‘Shambolic’ and ‘visually awful’ Knowle plans rejected
PUBLISHED: 16:30 02 June 2016
Developers with plans to build a 115-home retirement community at Knowle, which have been described as ‘shambolic’ and ‘visually awful’, have been told to go back to the drawing board by Sidmouth Town Council.
Residents and councillors were up in arms over the proposals put forward for the 4.6-acre site at the authority’s latest planning meeting on Wednesday (June 1).
Councillor Ian Barlow, chairman of the committee, proposed to reject the application on account of the distinctiveness and design of the development and the effect on residents’ amenities, as well as overdevelopment of the site and because the developer had no plans to contribute to affordable housing in the area, in the form of Section 106 money.
Cllr Barlow said he agreed the town needed or would need supported housing for people over 60, but he thought the developer should go back to the drawing board and look at the overall size and design, maybe considering a smaller development with 80 or 90 flats.
“I think the idea is the right idea… the size is too big. You need to relook at this. It is a very large block building - it is not pretty. We don’t want to ruin our town.
“If you want to build something like this in our town, you should put in the money for affordable housing… otherwise, all the workers you will need to look after these people will have nowhere to live.”
A number of residents and councillors spoke out against the proposals, with some saying they thought homes for younger people and families would be a better idea.
Concerns raised included issues with the strain on the area’s sewage system, which some claimed already struggled, and the overall mass and height of the development.

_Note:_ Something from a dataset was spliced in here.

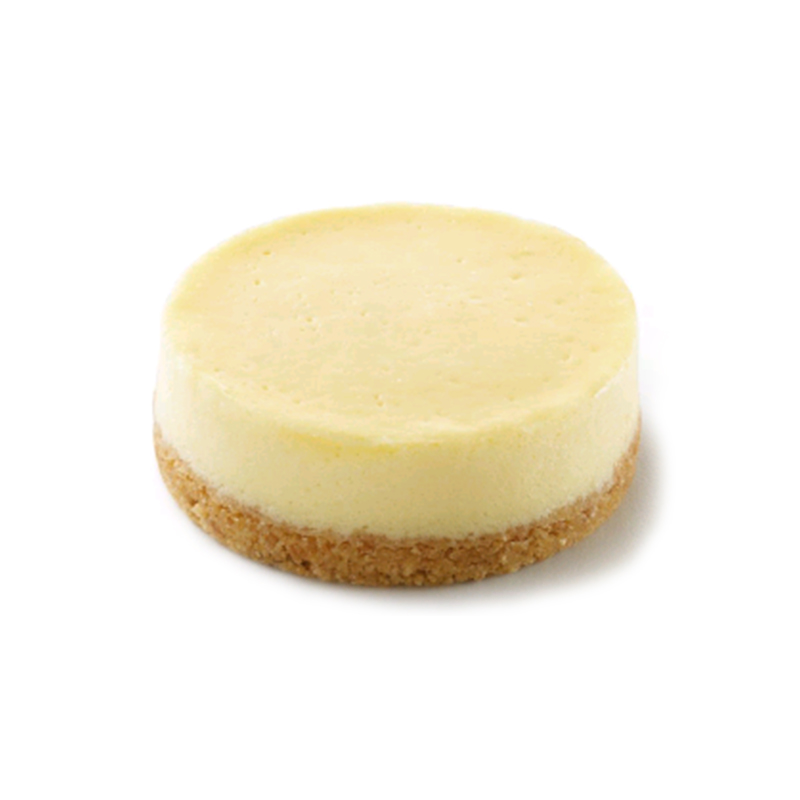 Cheesecake-2 bei R-express Gastronomie Lebensmittel Grosshandel online kaufen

People were also worried about the effect such a large development, built specifically for older people with extra needs, would put on the town’s medical resources.
Other worries were also raised with the design and the mixture of different materials, the intrusiveness of the development and it being out of keeping with the character of the area.
It was also noted the proposal went against the newly-adopted East Devon Local Plan, which recommended only 50 homes be built on the site.
The committee was also unsatisfied that adequate or appropriate plans had been put in place to cater for the amount of waste and recycling which would be generated by the development.